If you have a BS IV-compliant diesel car and usually ride alone, you can reduce your per capita particulate (PM) emissions per kilometre by at least 40 times by using a CNG bus instead. And if you have been driving a diesel SUV, then the benefit could be to the tune of 80 times, an analysis by Centre for Science and Environment (CSE) has revealed.

CSE researchers on Thursday released a report showing how each car user can help improve air quality by shifting to public transport. The driver of a single-occupancy BS-IV petrol car can reduce per capita PM emission per km by two times by using a CNG bus. Car-pooling will naturally reduce per capita emission of each car user by about four times. "The programme will allow enormous fuel savings and mitigation of heat-trapping carbon dioxide emissions. Per capita CO2 emissions from a single-occupancy petrol car can reduce by 15 times with shift to buses," the CSE statement said.

CSE researchers further said the fortnight long odd-even strategy that kickstarts on Friday is justified because the air quality this winter has been far worse than 2014. Last December, for instance, at least 3% of the days were in "good' category. The analysis of data from Delhi Pollution Control Committee's (DPCC) real-time air quality monitoring also showed that there were 11 "smog episodes" this winter when on three consecutive days air quality was in the "severe" category.

Another reason why the odd-even strategy could have health benefits is because more than 55% of Delhi's population lives within 500 metres from some roadside and, therefore, within the direct influence of toxic vehicular pollution.

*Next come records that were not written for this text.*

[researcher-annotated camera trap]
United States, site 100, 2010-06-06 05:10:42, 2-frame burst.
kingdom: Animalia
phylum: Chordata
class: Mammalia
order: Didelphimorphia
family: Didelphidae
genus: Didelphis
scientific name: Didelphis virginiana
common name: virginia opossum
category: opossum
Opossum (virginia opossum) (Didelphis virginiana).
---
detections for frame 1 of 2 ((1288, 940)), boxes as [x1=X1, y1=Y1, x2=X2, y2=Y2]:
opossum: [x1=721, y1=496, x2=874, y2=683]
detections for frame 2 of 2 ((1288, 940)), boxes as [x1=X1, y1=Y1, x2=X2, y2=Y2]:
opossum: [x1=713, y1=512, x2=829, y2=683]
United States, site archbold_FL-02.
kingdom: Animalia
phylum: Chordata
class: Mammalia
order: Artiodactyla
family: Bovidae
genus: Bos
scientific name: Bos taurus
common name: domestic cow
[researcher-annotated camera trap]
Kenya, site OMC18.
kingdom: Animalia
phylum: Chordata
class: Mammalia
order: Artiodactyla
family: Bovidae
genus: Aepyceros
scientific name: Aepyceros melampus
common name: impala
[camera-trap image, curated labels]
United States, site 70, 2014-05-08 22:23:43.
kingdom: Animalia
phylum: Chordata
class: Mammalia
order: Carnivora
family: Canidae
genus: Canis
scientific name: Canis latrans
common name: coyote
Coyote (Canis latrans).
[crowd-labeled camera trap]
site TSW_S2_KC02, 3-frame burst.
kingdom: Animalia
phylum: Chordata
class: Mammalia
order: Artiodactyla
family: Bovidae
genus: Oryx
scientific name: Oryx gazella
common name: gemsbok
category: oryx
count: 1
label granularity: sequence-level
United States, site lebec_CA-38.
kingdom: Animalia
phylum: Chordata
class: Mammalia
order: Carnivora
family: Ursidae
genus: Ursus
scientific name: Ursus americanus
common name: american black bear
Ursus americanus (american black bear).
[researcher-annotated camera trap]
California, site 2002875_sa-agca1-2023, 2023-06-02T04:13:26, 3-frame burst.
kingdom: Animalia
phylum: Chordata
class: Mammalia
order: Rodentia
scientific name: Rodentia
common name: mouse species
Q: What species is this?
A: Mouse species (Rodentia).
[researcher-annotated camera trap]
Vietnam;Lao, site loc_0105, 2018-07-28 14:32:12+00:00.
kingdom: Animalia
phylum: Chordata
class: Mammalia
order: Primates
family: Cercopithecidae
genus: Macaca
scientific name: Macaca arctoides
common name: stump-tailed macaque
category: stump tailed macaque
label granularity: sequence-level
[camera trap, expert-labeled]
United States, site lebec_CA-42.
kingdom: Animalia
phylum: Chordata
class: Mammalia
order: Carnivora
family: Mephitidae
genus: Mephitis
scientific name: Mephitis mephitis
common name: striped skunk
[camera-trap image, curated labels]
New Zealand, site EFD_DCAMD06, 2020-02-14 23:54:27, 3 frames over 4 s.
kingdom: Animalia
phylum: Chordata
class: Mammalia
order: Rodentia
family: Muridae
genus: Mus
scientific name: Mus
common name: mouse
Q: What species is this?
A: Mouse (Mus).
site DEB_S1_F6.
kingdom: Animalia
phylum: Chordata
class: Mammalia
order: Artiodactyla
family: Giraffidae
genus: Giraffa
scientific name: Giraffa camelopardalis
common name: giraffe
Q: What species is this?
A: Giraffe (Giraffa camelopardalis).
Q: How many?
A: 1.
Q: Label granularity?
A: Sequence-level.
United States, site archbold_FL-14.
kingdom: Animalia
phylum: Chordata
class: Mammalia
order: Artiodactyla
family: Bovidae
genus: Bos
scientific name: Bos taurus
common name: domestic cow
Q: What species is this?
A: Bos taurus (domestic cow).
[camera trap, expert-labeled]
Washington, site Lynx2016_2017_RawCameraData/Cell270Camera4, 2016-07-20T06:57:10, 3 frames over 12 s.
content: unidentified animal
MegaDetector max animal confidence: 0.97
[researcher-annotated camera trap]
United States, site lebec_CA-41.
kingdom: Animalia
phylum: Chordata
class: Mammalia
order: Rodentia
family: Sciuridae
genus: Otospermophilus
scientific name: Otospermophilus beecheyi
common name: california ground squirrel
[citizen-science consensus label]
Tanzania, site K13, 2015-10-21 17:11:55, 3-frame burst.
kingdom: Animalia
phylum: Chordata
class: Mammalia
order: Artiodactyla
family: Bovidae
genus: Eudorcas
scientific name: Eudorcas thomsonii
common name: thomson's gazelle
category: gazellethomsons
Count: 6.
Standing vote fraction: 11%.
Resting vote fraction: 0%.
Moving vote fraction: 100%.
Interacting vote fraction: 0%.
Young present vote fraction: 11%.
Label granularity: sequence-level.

Their exposure can reduce considerably through the exercise.

CSE quoted another study by University of California, Berkeley, which has shown that in Delhi people's exposure to vehicle exhaust is three to four times higher than the world average. "Vehicular emissions contain some of the deadliest toxins like polycyclic aromatic hydrocarbons and benzene. These are more in diesel emissions," CSE added.